The fifth applicant for the Scientific American prize was Mina Crandon, known in the occult world as "Margery." She didn't collect the prize, either. (For more on "Margery," see the entry on ectoplasm.)
In the 1930s, Hugo Gernsback offered a $6,000 prize for any astrologer who could accurately forecast three major events in one year. He never had to pay anyone a cent.*
One would think that after more than 150 years of scientific testing of psychics, there would be at least one who could demonstrate a single psychic ability under test conditions. Parapsychologist Dean Radin claims the evidence for psychic phenomena is so strong that only bias and prejudice keep skeptics from accepting the reality of ESP or PK. Why doesn't he claim the million dollar prize, then? According to Radin:
for the types of psi effects observed in the laboratory, even a million dollar prize wouldn't cover the costs of conducting the required experiment. Assuming we'd need to show odds against chance of say 100 million to 1 to win a million dollar prize, when you calculate how many repeated trials, selected participants, multiple experimenters, and skeptical observers are necessary to achieve this outcome, the combined costs turn out to be more than the prize. So, from a purely pragmatic perspective, the various prizes offered so far aren't sufficiently enticing. (Radin 2006: 291)

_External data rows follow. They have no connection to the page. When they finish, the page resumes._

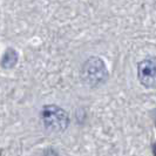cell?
Returning a JSON list of instances; mask_svg holds the SVG:
<instances>
[{"instance_id":"obj_1","label":"cell","mask_w":156,"mask_h":156,"mask_svg":"<svg viewBox=\"0 0 156 156\" xmlns=\"http://www.w3.org/2000/svg\"><path fill=\"white\" fill-rule=\"evenodd\" d=\"M109 78L105 61L99 56H89L81 66L80 79L89 88L103 86Z\"/></svg>"},{"instance_id":"obj_2","label":"cell","mask_w":156,"mask_h":156,"mask_svg":"<svg viewBox=\"0 0 156 156\" xmlns=\"http://www.w3.org/2000/svg\"><path fill=\"white\" fill-rule=\"evenodd\" d=\"M41 121L48 133H63L69 126V116L66 110L56 105H47L41 109Z\"/></svg>"},{"instance_id":"obj_4","label":"cell","mask_w":156,"mask_h":156,"mask_svg":"<svg viewBox=\"0 0 156 156\" xmlns=\"http://www.w3.org/2000/svg\"><path fill=\"white\" fill-rule=\"evenodd\" d=\"M19 60V54L14 48L9 47L5 51V53L2 55V59H1V67L5 68V69H9V68H13L16 65Z\"/></svg>"},{"instance_id":"obj_5","label":"cell","mask_w":156,"mask_h":156,"mask_svg":"<svg viewBox=\"0 0 156 156\" xmlns=\"http://www.w3.org/2000/svg\"><path fill=\"white\" fill-rule=\"evenodd\" d=\"M153 151H154V155H156V143L153 146Z\"/></svg>"},{"instance_id":"obj_3","label":"cell","mask_w":156,"mask_h":156,"mask_svg":"<svg viewBox=\"0 0 156 156\" xmlns=\"http://www.w3.org/2000/svg\"><path fill=\"white\" fill-rule=\"evenodd\" d=\"M137 79L146 88L156 87V56L143 59L137 65Z\"/></svg>"}]
</instances>
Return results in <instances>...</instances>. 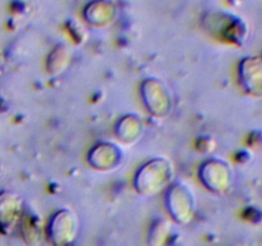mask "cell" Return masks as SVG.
Returning <instances> with one entry per match:
<instances>
[{"label":"cell","instance_id":"6","mask_svg":"<svg viewBox=\"0 0 262 246\" xmlns=\"http://www.w3.org/2000/svg\"><path fill=\"white\" fill-rule=\"evenodd\" d=\"M239 79L243 89L253 96H262V58L247 56L241 61Z\"/></svg>","mask_w":262,"mask_h":246},{"label":"cell","instance_id":"4","mask_svg":"<svg viewBox=\"0 0 262 246\" xmlns=\"http://www.w3.org/2000/svg\"><path fill=\"white\" fill-rule=\"evenodd\" d=\"M166 207L177 222L188 223L194 213L193 192L183 183L174 184L166 195Z\"/></svg>","mask_w":262,"mask_h":246},{"label":"cell","instance_id":"2","mask_svg":"<svg viewBox=\"0 0 262 246\" xmlns=\"http://www.w3.org/2000/svg\"><path fill=\"white\" fill-rule=\"evenodd\" d=\"M78 232V219L68 209H61L51 217L48 227L49 238L54 246H68Z\"/></svg>","mask_w":262,"mask_h":246},{"label":"cell","instance_id":"3","mask_svg":"<svg viewBox=\"0 0 262 246\" xmlns=\"http://www.w3.org/2000/svg\"><path fill=\"white\" fill-rule=\"evenodd\" d=\"M201 179L205 186L216 194H224L234 181L233 168L222 159H210L201 168Z\"/></svg>","mask_w":262,"mask_h":246},{"label":"cell","instance_id":"7","mask_svg":"<svg viewBox=\"0 0 262 246\" xmlns=\"http://www.w3.org/2000/svg\"><path fill=\"white\" fill-rule=\"evenodd\" d=\"M122 151L115 145L109 142H101L91 150L89 160L97 169H112L119 163Z\"/></svg>","mask_w":262,"mask_h":246},{"label":"cell","instance_id":"5","mask_svg":"<svg viewBox=\"0 0 262 246\" xmlns=\"http://www.w3.org/2000/svg\"><path fill=\"white\" fill-rule=\"evenodd\" d=\"M142 96L146 107L156 115H165L171 108V95L163 81L147 79L142 85Z\"/></svg>","mask_w":262,"mask_h":246},{"label":"cell","instance_id":"1","mask_svg":"<svg viewBox=\"0 0 262 246\" xmlns=\"http://www.w3.org/2000/svg\"><path fill=\"white\" fill-rule=\"evenodd\" d=\"M173 174V168L165 159H154L141 167L136 176V189L145 195H155L169 183Z\"/></svg>","mask_w":262,"mask_h":246},{"label":"cell","instance_id":"8","mask_svg":"<svg viewBox=\"0 0 262 246\" xmlns=\"http://www.w3.org/2000/svg\"><path fill=\"white\" fill-rule=\"evenodd\" d=\"M140 120L133 115H127L119 120L118 125V136L123 141H133L140 135Z\"/></svg>","mask_w":262,"mask_h":246}]
</instances>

The fact is that most parapsychologists have given up trying to find a single person with a single paranormal ability. They study groups of people and collect gobs of data, hoping to find a statistic not likely due to chance, which they then declare to be evidence of psi because it is their hypothesis that if the statistic is not likely due to chance then it is reasonable to conclude that it is due to psi. In other words, they've gone from being duped by con artists to duping themselves.